■ The problem ■
Omit all pictures, then repeat the listing exactly.

START Data segment

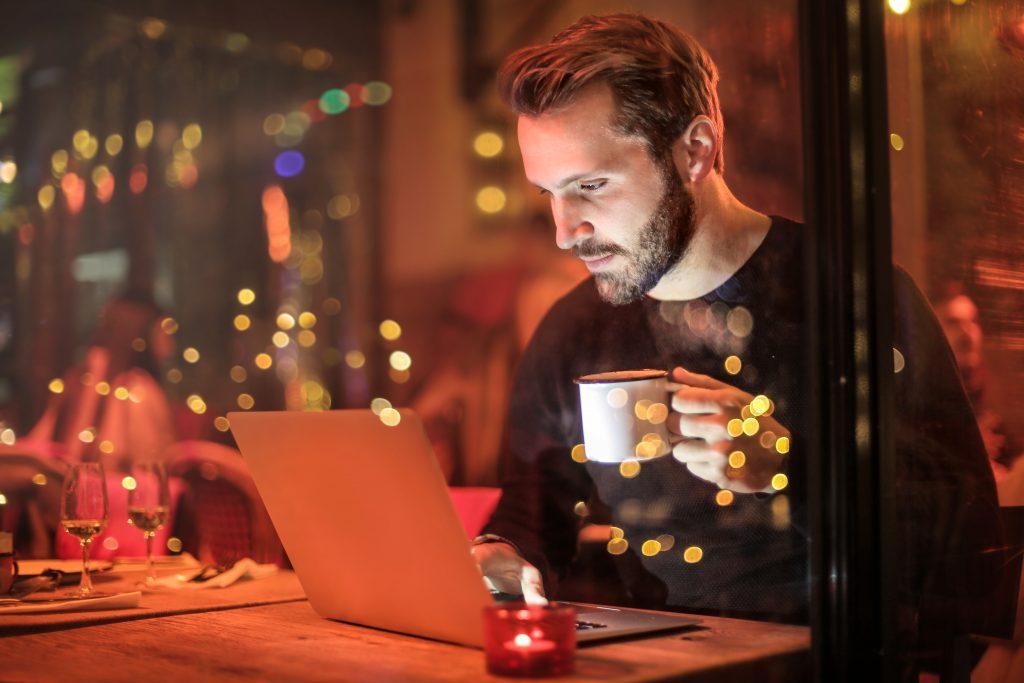 malos habitos de los emprendedores - trabajar hasta las mil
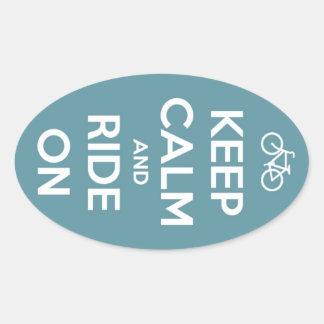 Houd Kalm en Rit op Blauw Ovale Sticker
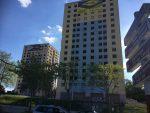 Deux des tours qui vont être détruites le 20 juin, vues depuis le boulevard Kennedy.  | ©Le Trois – P.-Y.R.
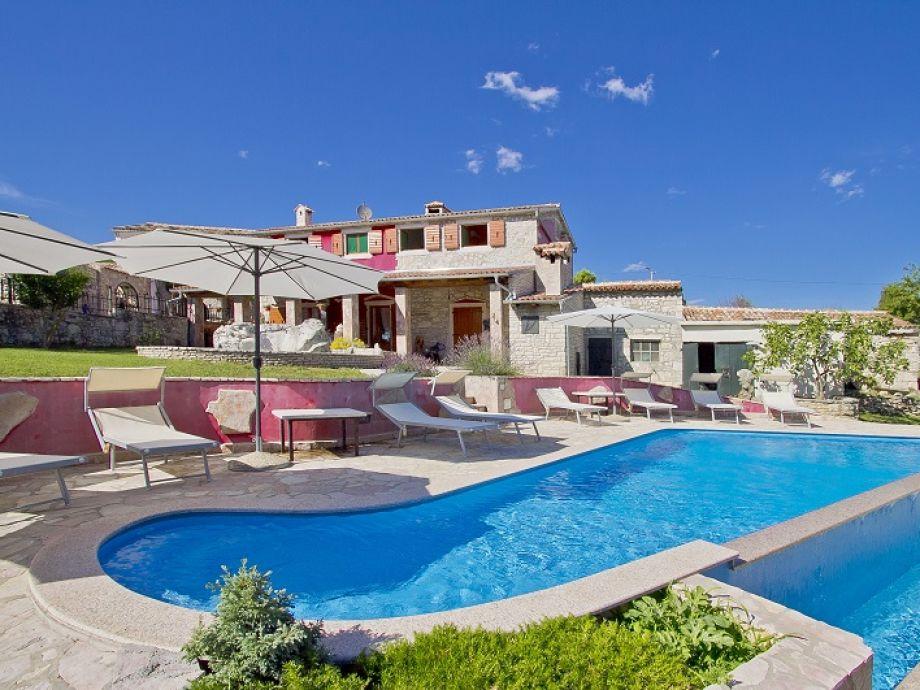 Villa 378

END Data segment

■ The answer ■
 malos habitos de los emprendedores - trabajar hasta las mil
 Houd Kalm en Rit op Blauw Ovale Sticker
 Deux des tours qui vont être détruites le 20 juin, vues depuis le boulevard Kennedy.  | ©Le Trois – P.-Y.R.
 Villa 378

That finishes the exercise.